Sin embargo, Elvira retomó su distanciamiento en cuanto regresó al trabajo el lunes siguiente. En medio de su frustración, Antonio lo consultó con Pepe.
—Estoy que no resisto —le confesó.
—Cuéntame qué te pasa.
—Que no entiendo a Elvira. Ha vuelto a alejarse.
—¿Y qué quieres? ¿El fin de semana la tratas como una princesa y al día siguiente ella vuelve a ser la escoba guardada en el armario?
—No puedo seguir así. Necesito saber qué pasa.
—Entonces no te queda otra opción que ir a su casa y hablar con ella hasta que lo aclares todo.
La mañana del sábado Antonio apareció de nuevo en el edificio de Elvira.
—Por favor, escúchame —le dijo sin disimular su ansiedad.
Movida por el sobresalto de verlo, Elvira aceptó tomarse un café con él a la vuelta de la esquina.
—Quiero que sepas que me voy a separar de Clara. Nunca nos hemos entendido. Ha llegado el momento de cambiar el rumbo de mi vida y hacerte parte de ella. Necesito tu respuesta.
La noche anterior Elvira había tenido un sueño en el que estaba con Manuel y sus hijos en Paute, y del que despertó llorosa y arrepentida de haber puesto en duda el futuro de su familia.
—Esta situación es muy difícil para mí —respondió—. Llevo muchos días dándole vueltas en mi cabeza, y la conclusión es siempre la misma: tú tienes tu hogar y yo el mío.
—Te entiendo —dijo Antonio, tomándole la mano.
—No, tú no me entiendes.
Antonio quiso atrapar las lágrimas que rodaban por sus mejillas, pero ella lo esquivó.
—Me voy a alejar de tu casa y de tu vida —añadió, apresurándose a salir.
Aparentó ser fuerte y decidida, pero en cuanto dobló la esquina, tuvo que apoyarse en la pared para continuar.
—¡No puedo más! —le dijo a María al entrar en casa.
María vio en sus ojos la ansiedad que la agobiaba. Elvira se había acomodado a una forma de vida sin tropiezos, pero le había llegado el momento de sufrir por amor.
—Tranquilízate —le dijo—, a tu edad, un amor que se pierde abre espacio para que otro aparezca.
—No me hables así, por favor. La culpa es mía por dejarme enredar en esto.
—A ver, no te pelees contigo misma porque te vas a enloquecer. Lo que quiero decirte es que la vida a veces te hace perder una relación para traerte otra. Más bien, dime, si tomaras ahora mismo una decisión hacia Antonio, ¿qué le dirías a Manuel?

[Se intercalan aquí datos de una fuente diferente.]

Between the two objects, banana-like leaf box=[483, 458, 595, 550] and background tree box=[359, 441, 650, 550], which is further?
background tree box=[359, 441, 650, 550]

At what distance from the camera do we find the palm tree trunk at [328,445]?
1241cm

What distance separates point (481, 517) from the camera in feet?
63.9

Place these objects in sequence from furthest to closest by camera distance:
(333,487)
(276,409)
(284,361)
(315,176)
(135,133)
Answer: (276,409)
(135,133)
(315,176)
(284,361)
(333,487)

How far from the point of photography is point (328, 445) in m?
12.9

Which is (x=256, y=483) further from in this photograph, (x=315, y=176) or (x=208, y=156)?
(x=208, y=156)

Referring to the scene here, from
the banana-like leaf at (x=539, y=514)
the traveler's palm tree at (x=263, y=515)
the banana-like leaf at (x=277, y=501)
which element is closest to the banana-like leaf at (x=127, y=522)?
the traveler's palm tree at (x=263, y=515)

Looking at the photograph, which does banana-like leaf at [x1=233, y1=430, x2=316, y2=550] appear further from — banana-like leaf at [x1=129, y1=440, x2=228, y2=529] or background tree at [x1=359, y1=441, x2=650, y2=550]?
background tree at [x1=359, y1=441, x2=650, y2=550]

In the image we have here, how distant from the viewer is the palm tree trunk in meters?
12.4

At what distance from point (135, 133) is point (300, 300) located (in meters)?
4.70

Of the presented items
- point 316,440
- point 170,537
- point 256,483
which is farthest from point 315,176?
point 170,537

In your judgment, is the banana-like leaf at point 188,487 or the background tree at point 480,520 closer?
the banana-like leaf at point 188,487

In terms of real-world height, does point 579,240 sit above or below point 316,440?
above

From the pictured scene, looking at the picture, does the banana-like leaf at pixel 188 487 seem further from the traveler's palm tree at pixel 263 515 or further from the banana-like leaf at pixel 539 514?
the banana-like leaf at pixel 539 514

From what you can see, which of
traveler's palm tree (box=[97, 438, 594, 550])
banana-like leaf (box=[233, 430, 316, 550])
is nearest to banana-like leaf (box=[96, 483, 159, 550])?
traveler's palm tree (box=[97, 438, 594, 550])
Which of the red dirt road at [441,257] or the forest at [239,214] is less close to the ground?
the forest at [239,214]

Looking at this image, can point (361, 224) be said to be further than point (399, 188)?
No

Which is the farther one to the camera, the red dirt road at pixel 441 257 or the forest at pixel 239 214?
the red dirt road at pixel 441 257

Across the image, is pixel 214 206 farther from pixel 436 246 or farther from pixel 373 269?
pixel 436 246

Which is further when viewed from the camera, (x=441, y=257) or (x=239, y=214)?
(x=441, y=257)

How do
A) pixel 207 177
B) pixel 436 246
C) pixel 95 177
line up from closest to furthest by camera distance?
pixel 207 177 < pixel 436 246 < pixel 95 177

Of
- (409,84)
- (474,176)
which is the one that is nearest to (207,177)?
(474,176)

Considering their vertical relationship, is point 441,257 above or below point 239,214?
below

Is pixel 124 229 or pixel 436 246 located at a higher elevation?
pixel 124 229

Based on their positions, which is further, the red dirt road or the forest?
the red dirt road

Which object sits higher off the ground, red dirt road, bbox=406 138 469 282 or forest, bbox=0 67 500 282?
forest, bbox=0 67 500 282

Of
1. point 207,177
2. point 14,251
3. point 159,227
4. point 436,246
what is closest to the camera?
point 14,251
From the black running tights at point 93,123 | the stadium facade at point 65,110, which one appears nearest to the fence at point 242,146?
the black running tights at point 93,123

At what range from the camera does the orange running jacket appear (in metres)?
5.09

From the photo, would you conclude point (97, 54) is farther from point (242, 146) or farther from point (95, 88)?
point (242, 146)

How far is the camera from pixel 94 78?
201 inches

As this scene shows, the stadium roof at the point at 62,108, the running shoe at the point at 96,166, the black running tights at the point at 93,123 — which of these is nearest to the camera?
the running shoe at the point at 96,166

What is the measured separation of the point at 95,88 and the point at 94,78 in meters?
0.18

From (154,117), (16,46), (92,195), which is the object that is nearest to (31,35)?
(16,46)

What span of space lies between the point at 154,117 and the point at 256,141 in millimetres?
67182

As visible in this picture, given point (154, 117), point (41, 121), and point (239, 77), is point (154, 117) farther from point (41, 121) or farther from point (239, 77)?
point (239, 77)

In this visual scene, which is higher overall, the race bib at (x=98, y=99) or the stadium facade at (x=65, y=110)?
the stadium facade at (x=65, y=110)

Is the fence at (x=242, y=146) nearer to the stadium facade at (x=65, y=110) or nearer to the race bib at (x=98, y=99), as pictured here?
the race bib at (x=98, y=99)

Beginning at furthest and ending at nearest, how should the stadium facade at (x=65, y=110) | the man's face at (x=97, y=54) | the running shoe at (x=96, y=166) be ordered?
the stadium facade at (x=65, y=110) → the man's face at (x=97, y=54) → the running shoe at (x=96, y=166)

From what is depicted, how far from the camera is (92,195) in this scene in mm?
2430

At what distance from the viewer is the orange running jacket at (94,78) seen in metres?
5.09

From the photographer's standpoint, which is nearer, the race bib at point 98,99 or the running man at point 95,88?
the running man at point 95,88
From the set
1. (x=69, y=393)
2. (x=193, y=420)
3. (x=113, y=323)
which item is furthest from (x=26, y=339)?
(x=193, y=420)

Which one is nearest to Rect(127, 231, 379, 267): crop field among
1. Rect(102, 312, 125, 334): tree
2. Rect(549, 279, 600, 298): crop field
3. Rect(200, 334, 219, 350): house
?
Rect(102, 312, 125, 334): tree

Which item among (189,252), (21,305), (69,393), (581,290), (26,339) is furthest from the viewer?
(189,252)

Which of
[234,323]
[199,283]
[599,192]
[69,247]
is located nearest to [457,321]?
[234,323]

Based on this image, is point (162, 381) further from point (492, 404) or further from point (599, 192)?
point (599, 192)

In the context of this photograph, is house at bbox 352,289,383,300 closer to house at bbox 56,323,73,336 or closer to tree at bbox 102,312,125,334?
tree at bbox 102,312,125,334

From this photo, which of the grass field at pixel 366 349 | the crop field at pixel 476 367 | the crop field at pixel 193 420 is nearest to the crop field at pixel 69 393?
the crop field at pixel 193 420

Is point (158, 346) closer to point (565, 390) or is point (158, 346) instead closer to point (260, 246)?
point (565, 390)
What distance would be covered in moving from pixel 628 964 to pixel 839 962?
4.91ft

—No sé, algo así como: «Mira, Manuel, nuestras vidas ya no van por el mismo camino». Ay, no, así no. Él no merece que le haga esto. Además, uno no puede decir ahora apago uno y prendo el otro.

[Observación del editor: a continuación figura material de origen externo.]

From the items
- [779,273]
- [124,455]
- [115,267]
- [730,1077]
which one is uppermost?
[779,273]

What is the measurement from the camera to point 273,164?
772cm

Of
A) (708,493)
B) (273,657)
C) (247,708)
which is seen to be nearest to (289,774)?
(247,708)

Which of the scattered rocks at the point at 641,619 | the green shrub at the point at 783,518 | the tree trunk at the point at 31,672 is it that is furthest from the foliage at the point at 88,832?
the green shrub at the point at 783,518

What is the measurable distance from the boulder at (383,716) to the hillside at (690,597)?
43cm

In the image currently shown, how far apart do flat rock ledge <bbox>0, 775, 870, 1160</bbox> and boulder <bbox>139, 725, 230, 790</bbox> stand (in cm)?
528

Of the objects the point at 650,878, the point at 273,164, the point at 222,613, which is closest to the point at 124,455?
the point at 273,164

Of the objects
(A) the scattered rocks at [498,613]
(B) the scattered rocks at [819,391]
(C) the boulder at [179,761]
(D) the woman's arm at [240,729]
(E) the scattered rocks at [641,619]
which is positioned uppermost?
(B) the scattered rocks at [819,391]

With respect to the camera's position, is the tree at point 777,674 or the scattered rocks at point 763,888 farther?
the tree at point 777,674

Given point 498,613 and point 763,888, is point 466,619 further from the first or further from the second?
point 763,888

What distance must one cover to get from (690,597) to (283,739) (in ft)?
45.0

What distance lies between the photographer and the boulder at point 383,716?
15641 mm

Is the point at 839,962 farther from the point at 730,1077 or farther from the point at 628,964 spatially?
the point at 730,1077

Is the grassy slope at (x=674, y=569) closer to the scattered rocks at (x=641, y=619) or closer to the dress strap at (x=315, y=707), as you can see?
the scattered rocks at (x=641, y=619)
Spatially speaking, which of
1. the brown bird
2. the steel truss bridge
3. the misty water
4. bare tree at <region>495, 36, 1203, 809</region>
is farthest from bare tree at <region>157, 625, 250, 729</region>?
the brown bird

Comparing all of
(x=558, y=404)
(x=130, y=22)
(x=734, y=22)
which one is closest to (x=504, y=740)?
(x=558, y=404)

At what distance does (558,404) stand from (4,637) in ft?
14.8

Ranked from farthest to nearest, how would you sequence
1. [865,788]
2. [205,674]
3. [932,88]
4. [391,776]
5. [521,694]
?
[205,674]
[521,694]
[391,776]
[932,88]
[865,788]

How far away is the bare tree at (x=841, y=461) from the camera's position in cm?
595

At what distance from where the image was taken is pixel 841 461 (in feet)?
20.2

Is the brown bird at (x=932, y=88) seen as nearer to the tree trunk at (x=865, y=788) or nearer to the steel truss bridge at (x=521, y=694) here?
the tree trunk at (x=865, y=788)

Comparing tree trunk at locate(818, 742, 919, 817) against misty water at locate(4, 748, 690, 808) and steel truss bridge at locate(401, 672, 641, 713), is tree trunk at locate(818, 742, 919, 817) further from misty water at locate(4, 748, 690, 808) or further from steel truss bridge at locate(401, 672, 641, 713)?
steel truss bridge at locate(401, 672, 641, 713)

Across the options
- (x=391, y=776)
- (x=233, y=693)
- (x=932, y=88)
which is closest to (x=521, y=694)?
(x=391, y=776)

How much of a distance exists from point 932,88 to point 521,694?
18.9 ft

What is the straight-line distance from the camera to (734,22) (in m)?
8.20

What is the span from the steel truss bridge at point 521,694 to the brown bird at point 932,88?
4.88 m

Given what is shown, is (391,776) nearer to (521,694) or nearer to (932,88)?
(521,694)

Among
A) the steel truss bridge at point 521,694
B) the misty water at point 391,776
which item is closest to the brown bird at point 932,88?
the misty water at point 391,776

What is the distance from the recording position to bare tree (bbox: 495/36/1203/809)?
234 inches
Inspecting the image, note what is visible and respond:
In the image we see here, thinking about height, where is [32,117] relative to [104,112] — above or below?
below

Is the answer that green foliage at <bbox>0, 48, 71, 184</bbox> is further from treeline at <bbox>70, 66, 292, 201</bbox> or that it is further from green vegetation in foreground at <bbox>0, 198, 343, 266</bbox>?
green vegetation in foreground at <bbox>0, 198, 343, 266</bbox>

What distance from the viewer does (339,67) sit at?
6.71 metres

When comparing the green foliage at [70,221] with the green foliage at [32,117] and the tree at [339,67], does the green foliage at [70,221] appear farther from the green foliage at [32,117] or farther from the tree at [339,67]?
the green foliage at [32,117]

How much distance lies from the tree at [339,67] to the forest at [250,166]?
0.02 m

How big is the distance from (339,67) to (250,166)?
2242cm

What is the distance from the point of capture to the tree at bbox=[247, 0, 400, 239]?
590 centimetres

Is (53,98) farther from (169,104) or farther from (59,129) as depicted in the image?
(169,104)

—Primero, aclaras lo que te ha pasado con Antonio.
—Con Antonio he destapado sentimientos que ni sabía que existían.
—¿Y con Manuel?
—Es que Manuel es otro universo. Él es un hombre de Dios que no tiene definición.
—¿No me habías dicho que tenías tus dudas sobre él?

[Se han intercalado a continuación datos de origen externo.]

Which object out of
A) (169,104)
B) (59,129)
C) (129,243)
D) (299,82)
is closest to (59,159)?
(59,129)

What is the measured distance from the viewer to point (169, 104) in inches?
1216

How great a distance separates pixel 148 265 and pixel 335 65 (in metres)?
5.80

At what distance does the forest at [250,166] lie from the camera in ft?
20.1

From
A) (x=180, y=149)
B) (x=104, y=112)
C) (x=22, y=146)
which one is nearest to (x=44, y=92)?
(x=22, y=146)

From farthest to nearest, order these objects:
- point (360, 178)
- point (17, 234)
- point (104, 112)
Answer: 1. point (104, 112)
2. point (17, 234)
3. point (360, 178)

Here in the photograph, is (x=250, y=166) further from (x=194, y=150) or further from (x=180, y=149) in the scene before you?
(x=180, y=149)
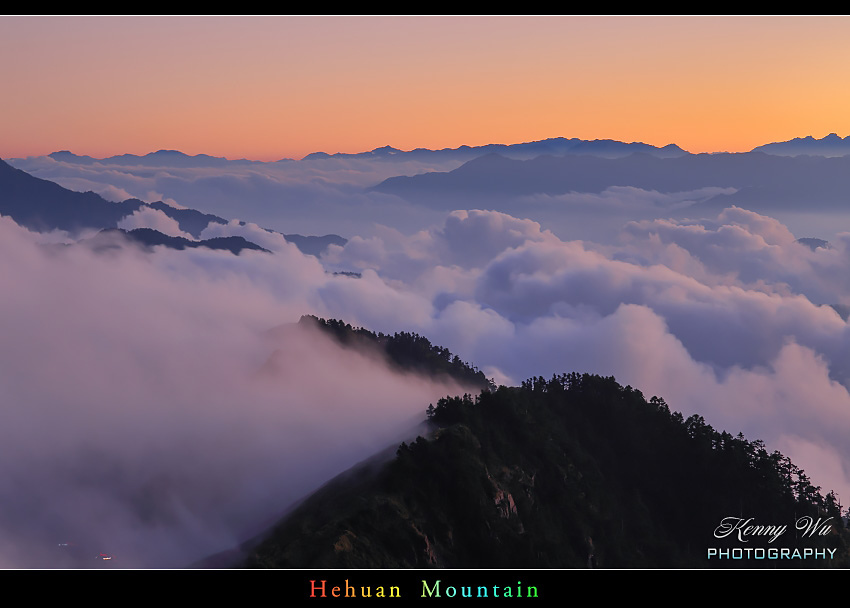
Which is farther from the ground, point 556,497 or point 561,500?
point 556,497

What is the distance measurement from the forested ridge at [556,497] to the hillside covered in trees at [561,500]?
142mm

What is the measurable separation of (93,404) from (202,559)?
108709mm

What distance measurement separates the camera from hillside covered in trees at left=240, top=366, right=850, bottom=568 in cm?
5416

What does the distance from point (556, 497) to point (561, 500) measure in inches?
25.4

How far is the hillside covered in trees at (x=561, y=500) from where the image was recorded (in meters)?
54.2

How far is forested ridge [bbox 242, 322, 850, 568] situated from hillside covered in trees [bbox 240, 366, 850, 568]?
0.14 metres

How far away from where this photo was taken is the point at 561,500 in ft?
224

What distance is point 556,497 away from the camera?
226 ft

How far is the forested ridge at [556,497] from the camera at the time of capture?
2140 inches

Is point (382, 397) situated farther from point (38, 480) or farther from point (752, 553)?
point (752, 553)

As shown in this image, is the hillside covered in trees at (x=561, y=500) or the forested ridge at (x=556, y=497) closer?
the hillside covered in trees at (x=561, y=500)

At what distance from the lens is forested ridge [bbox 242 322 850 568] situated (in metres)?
54.3

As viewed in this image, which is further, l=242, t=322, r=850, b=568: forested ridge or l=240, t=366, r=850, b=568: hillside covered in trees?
l=242, t=322, r=850, b=568: forested ridge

—Bueno, sí. Cuando regresé del naufragio, lo necesité tanto que le pedí que se regresara; pero él no me escuchó, o me escuchó y no actuó.
En su afán por encontrar respuestas, Elvira repetía en su mente la noticia de que Antonio planeaba separarse y la juntaba a los momentos felices en Segovia. Sintiéndose de nuevo entre las nubes y la tierra, entre el éxtasis y el pudor, sopesó sus sentimientos, creyó en él, y decidió aceptarlo. Le iba a decir que sí.
Antes de dejar su trabajo el lunes siguiente, Elvira abrió el ejemplar de Orgullo y prejuicio, y fijó una nueva tira amarilla entre sus páginas. Esta vez no fue para señalar una frase en la novela, sino para dejar un mensaje escrito a mano con el que abría un capítulo de su propia historia. «Sí, acepto», le decía.